YOUR INSTRUCTIONS: Format every line of the items below as a JSON list of strings, one string per line, with blank lines dropped. Leave the pictures out of your answer.

— Begin —

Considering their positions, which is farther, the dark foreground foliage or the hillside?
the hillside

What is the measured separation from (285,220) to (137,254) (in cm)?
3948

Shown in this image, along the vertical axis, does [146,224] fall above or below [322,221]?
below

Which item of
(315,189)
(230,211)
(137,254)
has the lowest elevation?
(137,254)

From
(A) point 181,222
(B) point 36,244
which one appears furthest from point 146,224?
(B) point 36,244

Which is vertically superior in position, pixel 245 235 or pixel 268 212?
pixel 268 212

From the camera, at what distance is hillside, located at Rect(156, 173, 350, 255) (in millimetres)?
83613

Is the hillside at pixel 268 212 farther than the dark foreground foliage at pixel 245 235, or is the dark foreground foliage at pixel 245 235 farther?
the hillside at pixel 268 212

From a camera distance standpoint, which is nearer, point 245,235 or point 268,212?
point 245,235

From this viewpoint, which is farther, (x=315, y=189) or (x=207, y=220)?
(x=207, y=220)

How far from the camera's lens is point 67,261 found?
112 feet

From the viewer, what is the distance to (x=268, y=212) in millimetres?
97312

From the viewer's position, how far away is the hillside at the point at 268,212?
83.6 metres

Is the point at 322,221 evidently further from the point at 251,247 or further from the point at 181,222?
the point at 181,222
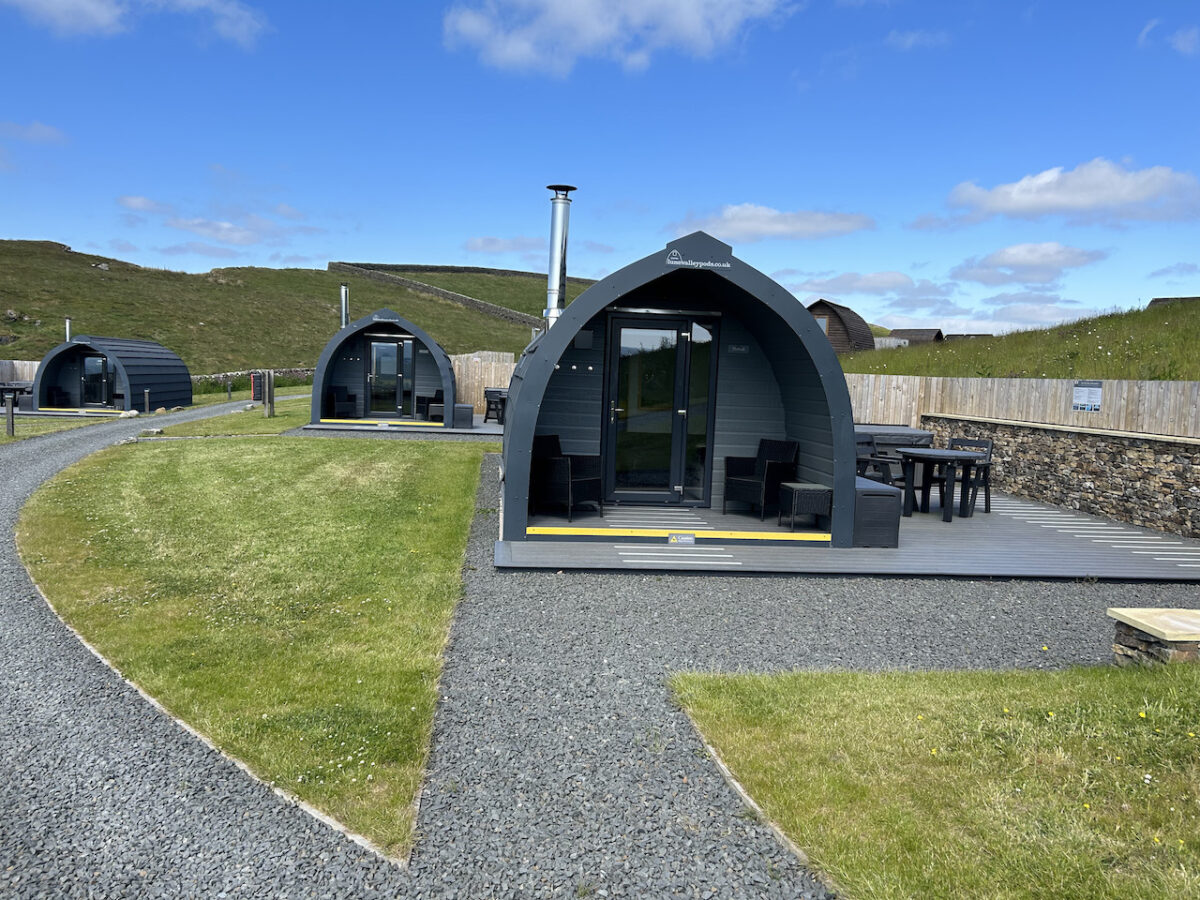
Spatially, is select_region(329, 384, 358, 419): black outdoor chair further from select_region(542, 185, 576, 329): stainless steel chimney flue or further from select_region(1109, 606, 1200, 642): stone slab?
select_region(1109, 606, 1200, 642): stone slab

— End —

REPLY:
[
  "Considering their positions, which is farther, the dark foreground foliage or the hillside?",
  "the hillside",
  "What is the measured separation from (285,220) to (137,254) (in cm)?",
  "3948",
  "Shown in this image, along the vertical axis, does [146,224] fall above or below [322,221]?",
  "below",
  "Which item of",
  "(315,189)",
  "(230,211)",
  "(137,254)",
  "has the lowest elevation?",
  "(137,254)",
  "From",
  "(A) point 181,222",
  "(B) point 36,244",
  "which one appears furthest from point 146,224?",
  "(B) point 36,244",
  "Which is vertically superior in position, pixel 245 235 or pixel 268 212?",
  "pixel 268 212",
  "From the camera, at what distance is hillside, located at Rect(156, 173, 350, 255) (in millimetres)?",
  "83613",
  "Is the hillside at pixel 268 212 farther than the dark foreground foliage at pixel 245 235, or is the dark foreground foliage at pixel 245 235 farther?",
  "the hillside at pixel 268 212",
  "From a camera distance standpoint, which is nearer, point 245,235 or point 268,212?",
  "point 245,235",
  "From this viewpoint, which is farther, (x=315, y=189) or (x=207, y=220)?",
  "(x=207, y=220)",
  "How far from the camera's lens is point 67,261 found?",
  "112 feet",
  "From the viewer, what is the distance to (x=268, y=212) in millimetres?",
  "97312",
  "From the viewer's position, how far away is the hillside at the point at 268,212?",
  "83.6 metres",
  "Is the point at 322,221 evidently further from the point at 251,247 or further from the point at 181,222?",
  "the point at 181,222",
  "Spatially, is select_region(329, 384, 358, 419): black outdoor chair further from select_region(542, 185, 576, 329): stainless steel chimney flue or further from select_region(1109, 606, 1200, 642): stone slab?",
  "select_region(1109, 606, 1200, 642): stone slab"
]